Questions for the authors

  1. We saw that some gain-of-function β-catenin mutant cells still showed Twist1 expression if they made it to the pharyngeal arch. Does this imply that cell fate and migratory determinants work independently? How would this implication fare in the light of recent work showing that fate programs influence cellular decisions throughout the process of migration3?
  2. Previous demonstrations of β-catenin function, although Wnt-independent, have still invoked GSK-3β for its stabilisation4. Do you anticipate such modulations of β-catenin in the context of neural crest migration as well?

 

References

  1. Jones, M.C., 1990. The neurocristopathies: reinterpretation based upon the mechanism of abnormal morphogenesis. Cleft Palate Journal, 27(2), pp.136-140.
  2. Szabó, A. and Mayor, R., 2018. Mechanisms of neural crest migration. Annual review of genetics, 52, pp.43-63.
  3. Soldatov, R., Kaucka, M., Kastriti, M.E., Petersen, J., Chontorotzea, T., Englmaier, L., Akkuratova, N., Yang, Y., Häring, M., Dyachuk, V. and Bock, C., 2019. Spatiotemporal structure of cell fate decisions in murine neural crest. Science, 364(6444), p.eaas9536.
  4. Haq, S., Michael, A., Andreucci, M., Bhattacharya, K., Dotto, P., Walters, B., Woodgett, J., Kilter, H. and Force, T., 2003. Stabilization of β-catenin by a Wnt-independent mechanism regulates cardiomyocyte growth. Proceedings of the National Academy of Sciences, 100(8), pp.4610-4615.

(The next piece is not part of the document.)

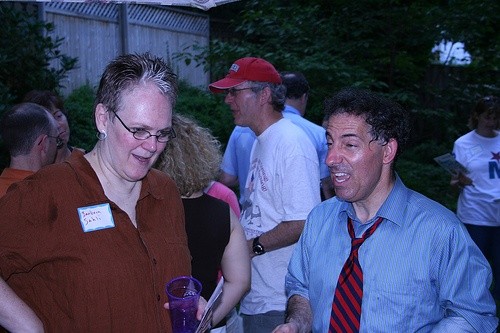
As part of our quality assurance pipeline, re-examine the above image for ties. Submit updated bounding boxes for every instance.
[328,216,383,333]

Tags: development, embryo, mouse, neural crest

Posted on: 18 August 2019 , updated on: 19 August 2019

doi: https://doi.org/10.1242/prelights.13162

Read preprint (3 votes)

Author's response

Alok Javali shared

Thank you Sruthi for your interest in our work and this clear summary. Please find our response to your questions raised in the article

  • We saw that some gain-of-function β-catenin mutant cells still showed Twist1 expression if they made it to the pharyngeal arch. Does this imply that cell fate and migratory determinants work independently? How would this implication fare in the light of recent work showing that fate programs influence cellular decisions throughout the process of migration3?

We think that cell fate and migratory determinants may work in concert and such a view is in line with the recent findings (Soldatov R., et al., 2019, PMID: 31171666).

β-catenin as a player in the canonical Wnt signalling is implicated in fate choice mechanism is cranial neural crest. In this context, we interpret our findings to suggest that local cues play a key role in fate choice, in addition to β-catenin. evidence from literature suggests that Twist1 is pivotal for skeletogenic / dermogenic fate in cranial neural crest (Goodnough et al, 2016, PMID: 26677825; Soldatov R., et al., 2019, PMID: 31171666). Nevertheless, we would like to be circumspect as we have not been able to assay differentiation with lineage markers owing to early lethality of β-catenin gain-of-function mutation.

  • Previous demonstrations of β-catenin function, although Wnt-independent, have still invoked GSK-3β for its stabilisation4. Do you anticipate such modulations of β-catenin in the context of neural crest migration as well?

This is a good point. It would be interesting to test if GSK-3β inhibition by activated PKB is involved in β-catenin stabilisation in neural crest.